Exercise inputs:
START

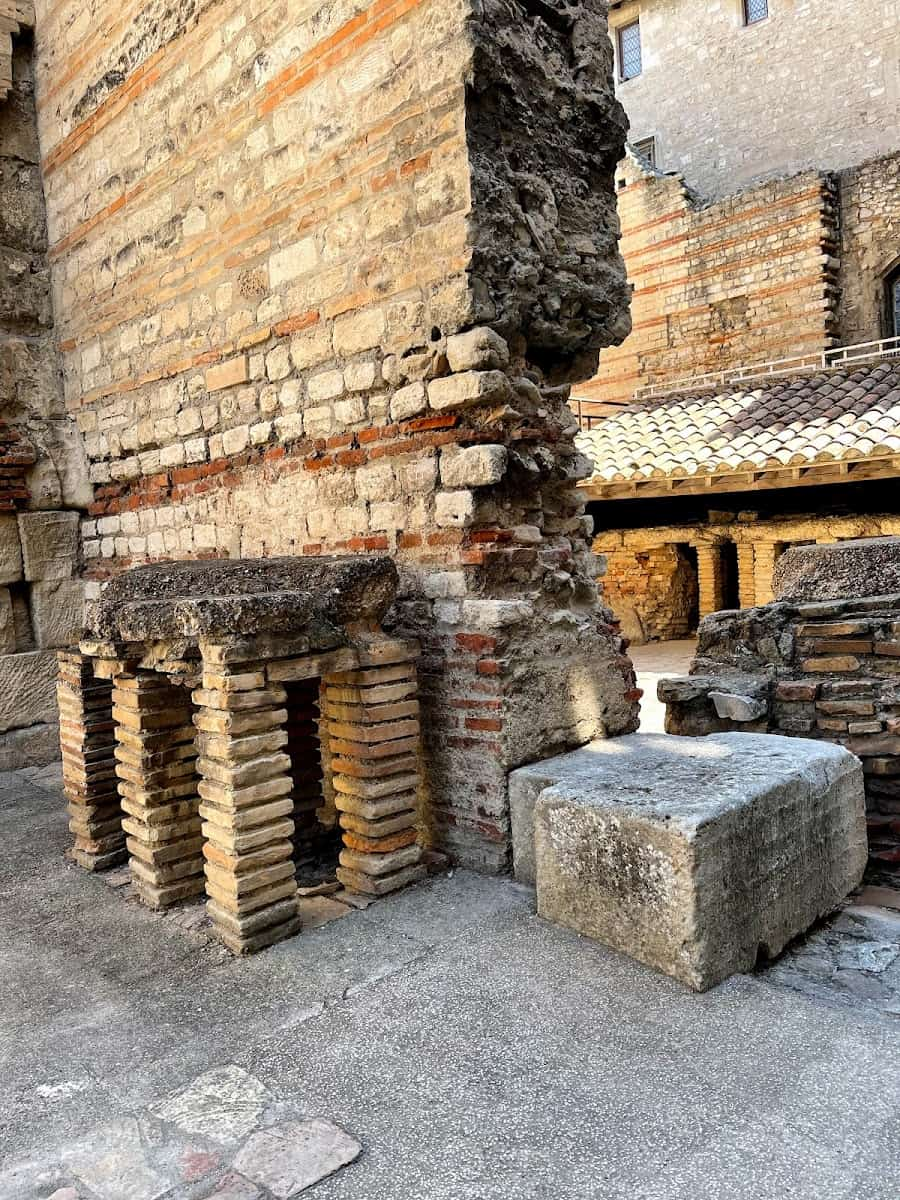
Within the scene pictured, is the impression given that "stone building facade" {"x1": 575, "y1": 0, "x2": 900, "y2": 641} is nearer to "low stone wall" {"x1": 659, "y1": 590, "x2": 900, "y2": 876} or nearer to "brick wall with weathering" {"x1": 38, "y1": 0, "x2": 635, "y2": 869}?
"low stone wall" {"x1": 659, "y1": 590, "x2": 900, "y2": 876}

END
START

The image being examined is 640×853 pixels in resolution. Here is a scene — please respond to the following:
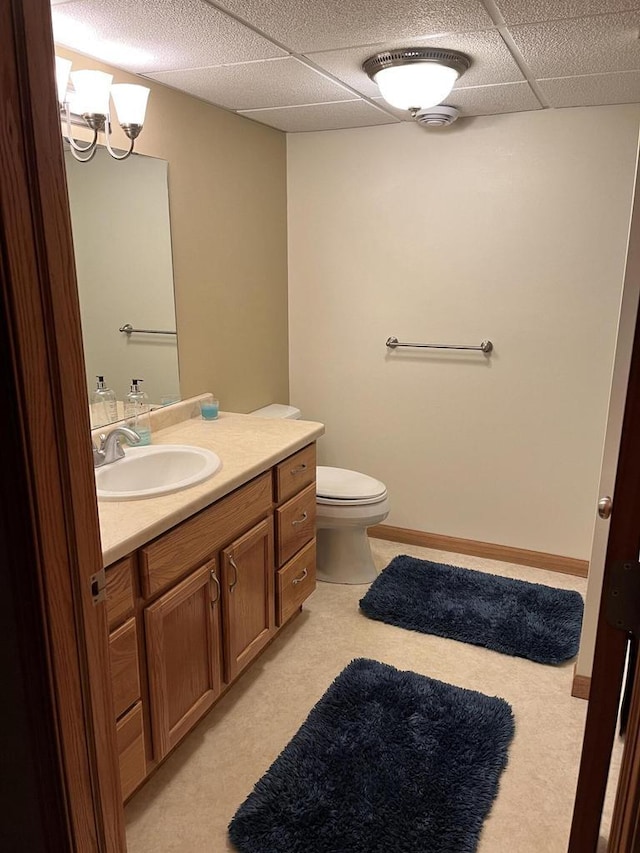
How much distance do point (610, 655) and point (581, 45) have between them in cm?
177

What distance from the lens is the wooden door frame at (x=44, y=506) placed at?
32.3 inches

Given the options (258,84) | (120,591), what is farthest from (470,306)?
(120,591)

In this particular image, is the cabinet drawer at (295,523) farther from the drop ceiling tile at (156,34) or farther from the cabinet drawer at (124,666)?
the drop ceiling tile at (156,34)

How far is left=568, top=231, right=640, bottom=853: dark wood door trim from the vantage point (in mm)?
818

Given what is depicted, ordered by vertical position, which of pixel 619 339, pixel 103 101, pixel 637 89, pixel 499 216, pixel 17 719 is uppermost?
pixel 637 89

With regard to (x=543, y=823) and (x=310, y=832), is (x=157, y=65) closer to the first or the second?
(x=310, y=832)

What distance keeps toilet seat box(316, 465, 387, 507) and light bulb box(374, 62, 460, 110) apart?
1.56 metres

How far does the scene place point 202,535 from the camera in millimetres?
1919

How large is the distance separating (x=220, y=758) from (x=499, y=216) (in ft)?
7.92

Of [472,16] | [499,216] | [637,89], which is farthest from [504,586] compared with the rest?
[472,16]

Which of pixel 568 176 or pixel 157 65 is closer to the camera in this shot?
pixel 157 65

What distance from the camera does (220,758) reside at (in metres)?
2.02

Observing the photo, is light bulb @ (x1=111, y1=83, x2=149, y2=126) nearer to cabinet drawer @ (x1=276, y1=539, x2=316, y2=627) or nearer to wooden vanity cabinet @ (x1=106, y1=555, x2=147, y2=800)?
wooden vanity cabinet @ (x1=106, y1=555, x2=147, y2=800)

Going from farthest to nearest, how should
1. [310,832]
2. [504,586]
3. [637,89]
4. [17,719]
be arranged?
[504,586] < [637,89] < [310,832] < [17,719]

END
START

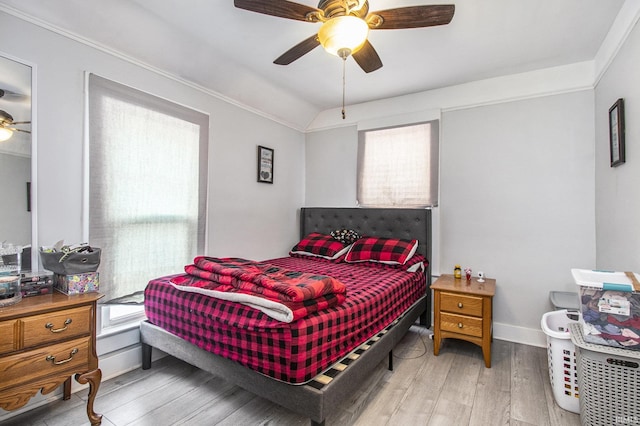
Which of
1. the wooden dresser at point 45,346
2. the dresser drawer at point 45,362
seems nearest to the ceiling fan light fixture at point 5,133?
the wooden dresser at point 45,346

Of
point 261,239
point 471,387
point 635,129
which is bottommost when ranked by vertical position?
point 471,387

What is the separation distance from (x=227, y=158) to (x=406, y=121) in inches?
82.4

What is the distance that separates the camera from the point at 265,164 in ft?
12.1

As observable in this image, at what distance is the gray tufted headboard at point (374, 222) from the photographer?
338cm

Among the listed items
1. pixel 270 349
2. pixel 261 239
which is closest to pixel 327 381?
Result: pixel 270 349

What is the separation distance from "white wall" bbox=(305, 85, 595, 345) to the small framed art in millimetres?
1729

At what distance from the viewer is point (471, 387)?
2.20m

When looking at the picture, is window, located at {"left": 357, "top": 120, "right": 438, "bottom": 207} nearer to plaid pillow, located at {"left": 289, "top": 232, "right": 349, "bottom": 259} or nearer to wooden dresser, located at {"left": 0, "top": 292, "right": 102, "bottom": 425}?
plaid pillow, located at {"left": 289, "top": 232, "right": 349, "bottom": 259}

END

Problem requirements: Extract every line of the material above that contains the string "millimetres", treating uppercase and lowercase letters as distinct.

Finished exercise:
How far does the scene place point 202,535 from the camera in millimetres?
What is the separation distance from "white wall" bbox=(305, 85, 595, 345) to the small framed art in millimetres?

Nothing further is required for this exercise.